Der Beschwerdeführer hat dem Bund Aufwendungen in der Höhe von S 3.035,-- binnen zwei Wochen bei sonstiger Exekution zu ersetzen.
Begründung
Mit dem im Instanzenzug ergangenen Bescheid der belangten Behörde vom 8. September 1988 wurde der Beschwerdeführer u. a. schuldig erkannt, er habe am 11. Februar 1987 um 21.35 Uhr einen dem Kennzeichen nach bestimmten Pkw auf einer bestimmten Straße in Weiz gelenkt, wobei anläßlich einer dort durchgeführten Lenker- und Fahrzeugkontrolle festgestellt worden sei, daß die Nebelscheinwerfer am Pkw vorschriftswidrig in einem Abstand von 17,5 cm links und rechts der Längsmittelebene des Pkws unter der vorderen Stoßstange montiert gewesen seien (PUNKT 3 des erstinstanzlichen Straferkenntnisses). Der Beschwerdeführer habe hiedurch (ZU PUNKT 3) eine Verwaltungsübertretung nach § 20 Abs. 2 KFG in Verbindung mit § 10 Abs. 7 KDV begangen. Gemäß § 134 Abs. 1 KFG wurde über ihn eine Geldstrafe von S 500,-- (1 Tag Ersatzfreiheitsstrafe) verhängt. Mit hg. Erkenntnis vom 18. Oktober 1989, Zl. 88/03/0212, wurde der Bescheid vom 8. Juli 1988 u. a. hinsichtlich der für das nunmehrige verwaltungsgerichtliche Verfahren allein bedeutsamen Übertretung nach § 20 Abs. 2 KFG in Verbindung mit § 10 Abs. 7 KDV wegen Rechtswidrigkeit des Inhaltes aufgehoben, da ein Verstoß gegen § 44 a lit. b VStG vorlag, zumal es (auch) der Zitierung des § 102 Abs. 1 KFG als verletzte Verwaltungsvorschrift bedurft hätte, weil weder § 20 Abs. 2 KFG noch § 10 Abs. 7 KDV Bestimmungen sind, deren Nichteinhaltung für sich allein bereits eine Übertretung darstellen.

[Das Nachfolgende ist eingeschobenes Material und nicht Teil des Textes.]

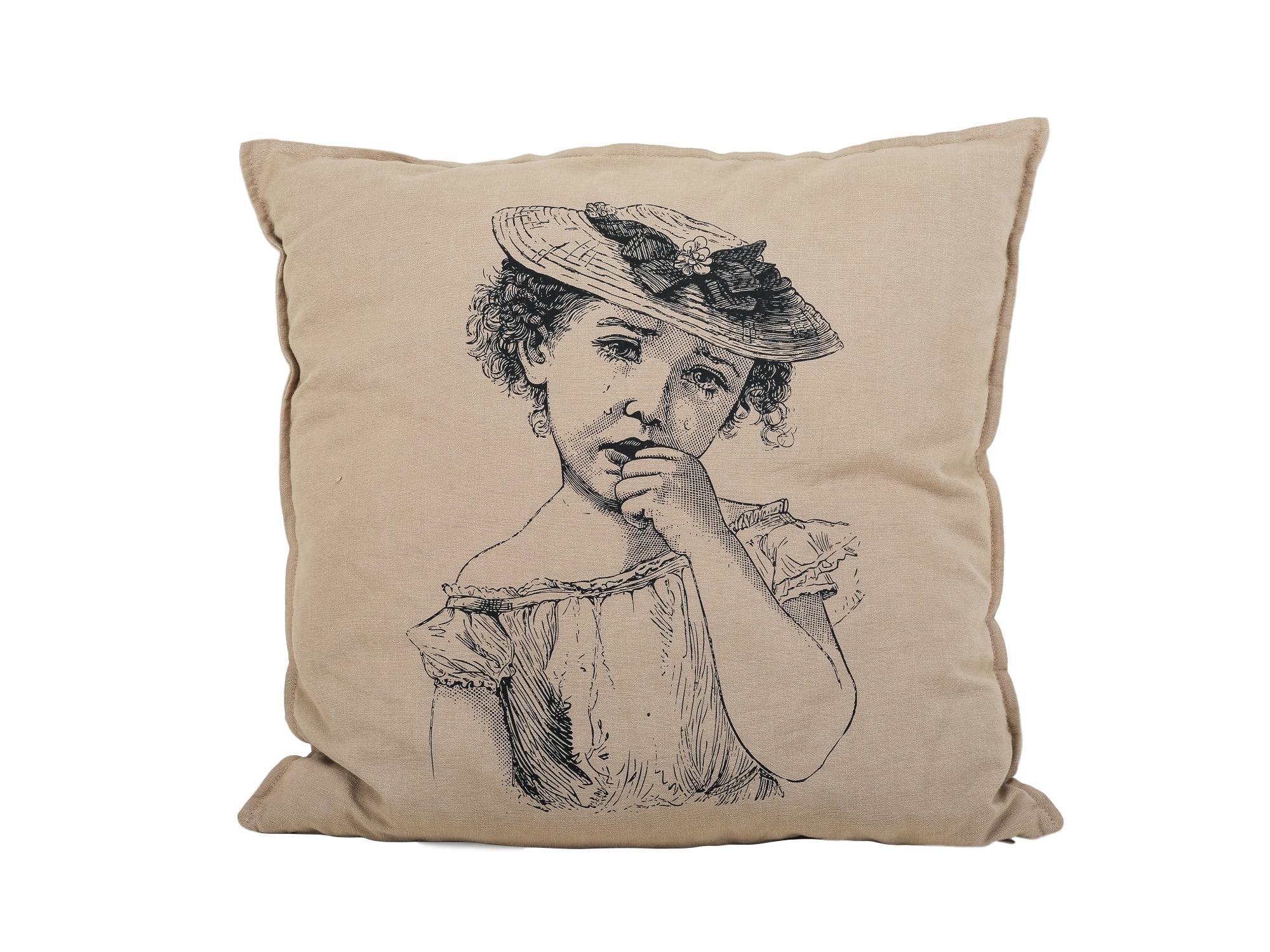 Подушка «Девочка»Квадратные подушки<br>Чехлы для подушек от датского дизайнера Annette Egholm.<br><br>Material: Текстиль<br>Width см: 40<br>Depth см: 10<br>Height см: 40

Mit dem nunmehr angefochtenen Bescheid vom 30. November 1989 wurde in Abweisung der Berufung des Beschwerdeführers gegen Punkt 3 des erstinstanzlichen Straferkenntnisses der Bezirkshauptmannschaft Weiz vom 14. September 1987 der Beschwerdeführer (neuerlich) wegen des bereits oben genannten Tatbestandes einer Übertretung nach § 20 Abs. 2 KFG in Verbindung mit § 10 Abs. 7 KDV sowie unter Ergänzung des Abspruches durch Anwendung des § 102 Abs. 1 KFG als verletzte Verwaltungsvorschrift schuldig erkannt und bestraft. Zur Begründung führte die belangte Behörde aus, der Beschwerdeführer behaupte bezüglich der Montage der Breitstrahler, daß das behauptete Maß von 17,5 cm des Abstandes von der Längsmittelebene des Fahrzeuges aus unrichtig und dies auf Grund der Montagehalterung ersichtlich sei. Hiezu werde auf die Ausführungen im erstinstanzlichen Straferkenntnis sowie die ausführlichen und präzisen Zeugenaussagen des Meldungslegers verwiesen. Überdies gehe aus dem Befund und Gutachten des Amtssachverständigen vom 29. Juni 1988 folgendes hervor: "Gemäß § 10 Abs. 7 KDV 1967 müssen Nebelscheinwerfer bei Kraftwagen so angebracht sein, daß die Entfernung des innersten Punktes ihrer Lichtaustritts-/Leuchtfläche von der Längsmittelebene des Fahrzeugs wenigstens 30 cm entfernt sind. Zwischen den beiden innersten Punkten der Lichtaustritts-/Leuchtflächen muß somit ein Abstand von mindestens 60 cm vorhanden sein. Die Montagelöcher selbst bilden gemäß den geltenden gesetzlichen Bestimmungen keinen Beanstandungsgrund. Im gegenständlichen Fall beträgt der Abstand zwischen den Montagelöchern 63 cm. Der Durchmesser des Scheinwerfers wird mit 17 cm angegeben. Unter der Berücksichtigung einer Rahmenbreite für den Scheinwerfer von ca. 1 m (richtig: 1 cm) beträgt somit der Abstand zwischen den beiden innersten Punkten der Lichtaustritts-/Leuchtfläche der Nebelscheinwerfer 47 cm. Die Nebelscheinwerfer waren somit zum Beanstandungszeitpunkt entgegen den hiefür maßgeblichen Bestimmungen (§ 10 Abs. 7 KDV) angebracht." Die belangte Behörde habe keine Veranlassung, diese schlüssigen Ausführungen insbesondere auch im Zusammenhang mit den oberwähnten Zeugenaussagen in Zweifel zu ziehen, woraus sich ergebe, der Beschwerdeführer habe die ihm zu Punkt 3 angelastete Übertretung zu verantworten. Der Spruch sei jedoch im Sinne des § 44 a lit. b VStG entsprechend zu ergänzen gewesen. Es folgen Ausführungen zur Strafbemessung.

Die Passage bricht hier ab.